29.12.23

Terceiros pensamentos

Ólafur Arnalds, “Back to the Sky” (Lambert Piano Rework), in https://www.youtube.com/watch?v=OoN11Mo6nXk

1

Os arsenais podiam ser feitos de groselhas. Todo o sangue derramado não seria sangue, apenas um sumo incumbido de provar as almas dos atingidos. Se não houvesse maneira de converter os párias, forjar-se-ia um modo de eliminar os seus arsenais que tiram vidas a sério. Nem que fosse à força de um sortilégio sem denominação.

2

Os cavalos pastam nos prados. Não foram feitos para jazerem, mortos, num campo de batalha que deve pertencer aos humanos que se entretêm a serem dementes. Os morteiros que ceifaram o cavalo haviam de ser devolvidos, e com juros, aos militares que os dispararam.

3

Os velhos dançavam com a leveza do seu vagar. Olhavam-se nos olhos, amorosamente, como os mais novos não conseguem olhar.
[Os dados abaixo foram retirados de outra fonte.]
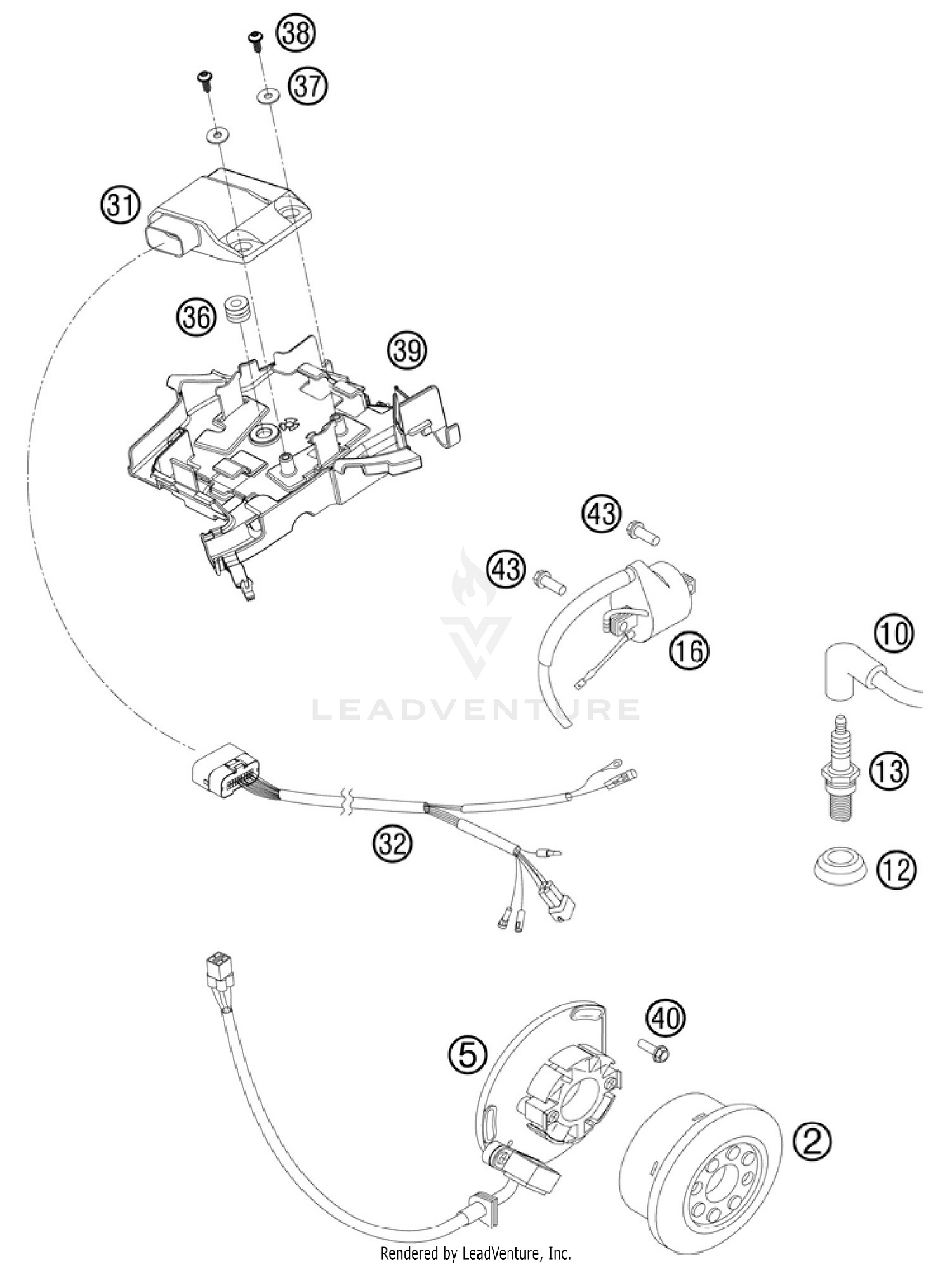 38
37
31
36
39
43
43
16
10
LEADVENTURE
13
32
12
40
5
2
Rendered by LeadVenture, Inc.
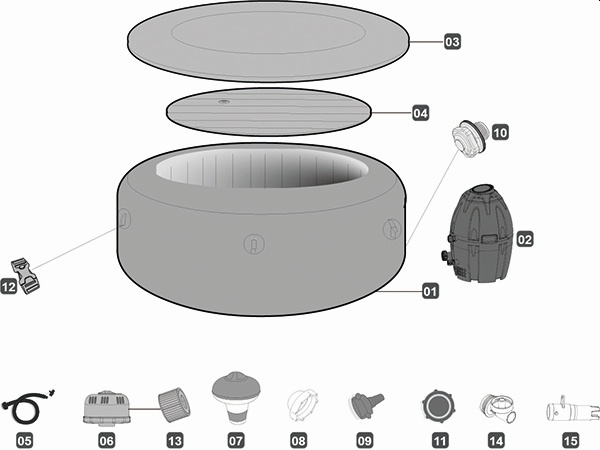 03
04
10
02
12
01
05
06
13
07
08
09
11
14
15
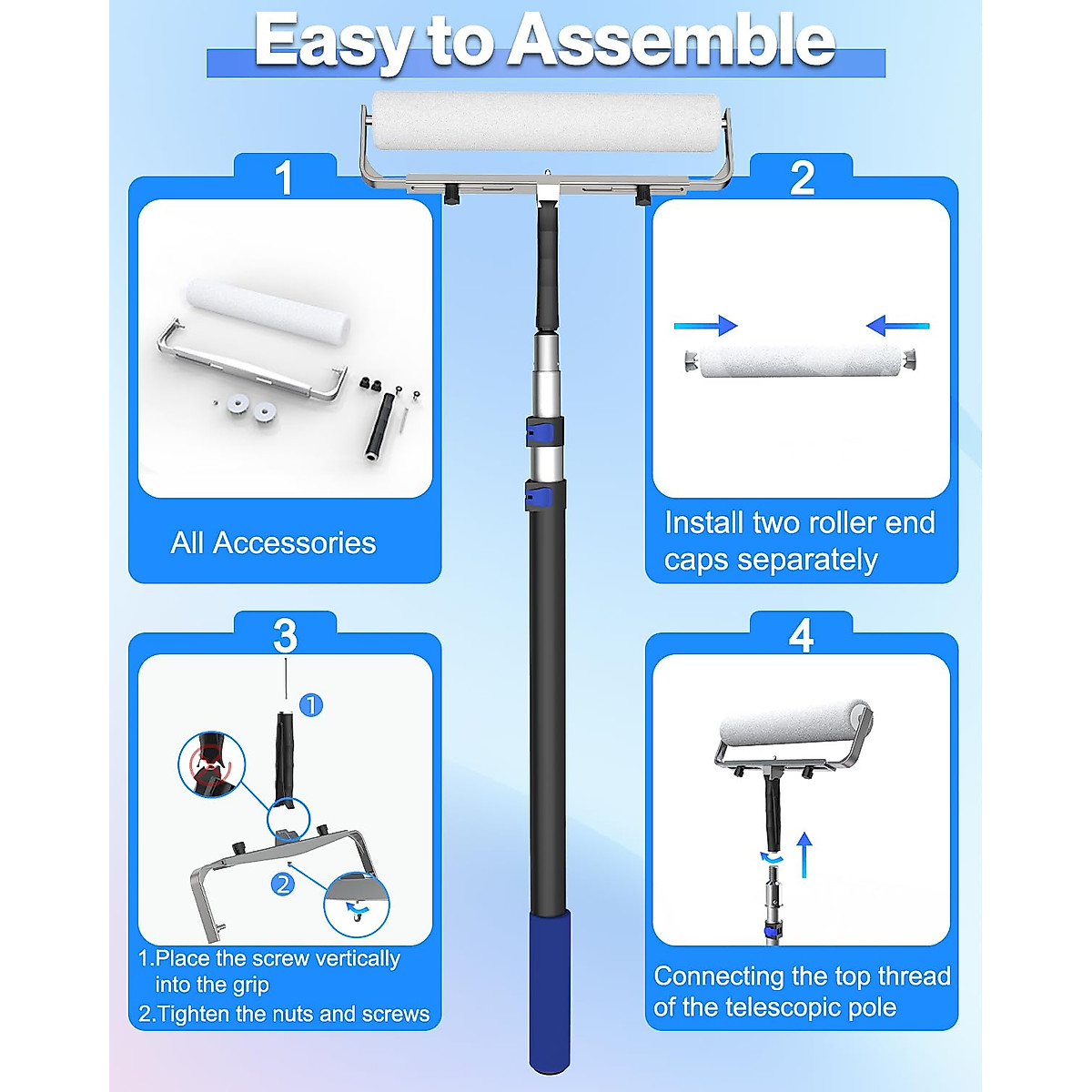 Easy to Assemble

1

All Accessories

2

Install two roller end caps separately

3

1

2

1.Place the screw vertically into the grip
2.Tighten the nuts and screws

4

Connecting the top thread of the telescopic pole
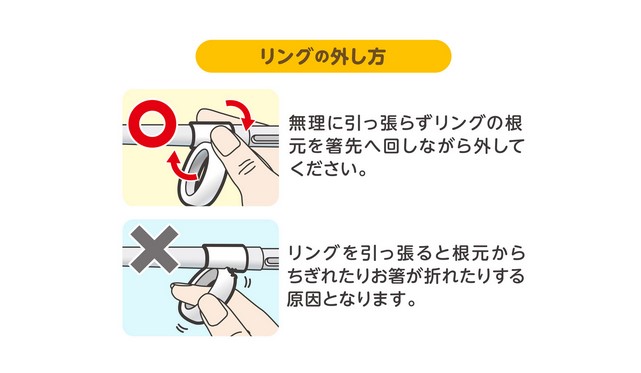 リングの外し方

無理に引っ張らずリングの根元を箸先へ回しながら外してください。

リングを引っ張ると根元からちぎれたりお箸が折れたりする原因となります。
O único desejo era o mais valioso de todos: continuarem no enlevo dos braços recíprocos, a dançar. Com a certeza de que aquela dança se eternizava no exílio das memórias. Não queriam mais nada. Apenas jurarem, um ao outro, que para tamanho amor não existe morte no dicionário.

4

Os lobos desterrados porfiavam pela noite fora. À noite, a probabilidade de humanos é menor; é mais seguro para os lobos (os animais mais misantropos que há). Juntam-se em alcateia, saltarilhando de cumeada em cumeada, sob o testemunho do luar arrebatado. Antes que seja manhã, cada lobo segue numa direção diferente. Deixam de ser alcateia. Comprometem-se com a (sua) natureza.

5

Os jovens executivos, vulcões de ambição quase a entrar em erupção, ocupam-se das coisas materiais. O verbo dionisíaco é enriquecer. De preferência, cedo. Têm medo que a vida seja efémera. Se for efémera, não tiram partido da orgia material com que sonham acordados. Um poeta, também aspirante, coincide no mesmo restaurante, na mesa do lado. Teve mote para uma epopeia, e de graça. Os jovens extasiados com a ditadura dos números e das divisas não são capazes de declamar um poema de cor, nem que seja modesto em estrofes.

6

A cordialidade está em vias de extinção. Há quem proponha que seja desqualificada do dicionário, passando a integrar o museu arqueológico. A desconfiança metódica é a fronteira que ninguém consegue cruzar. É um comportamento que adultera a coincidência de vontades. Um oportunista mais oportunista do que os outros gaba-se de enganar toda a gente e de arregimentar a seu favor o troféu do mais esperto. Há quem tenha comiseração dele e do seu séquito. Muito embora estejam em vias de extinção. O que é uma candeia que alimenta a esperança no futuro da espécie.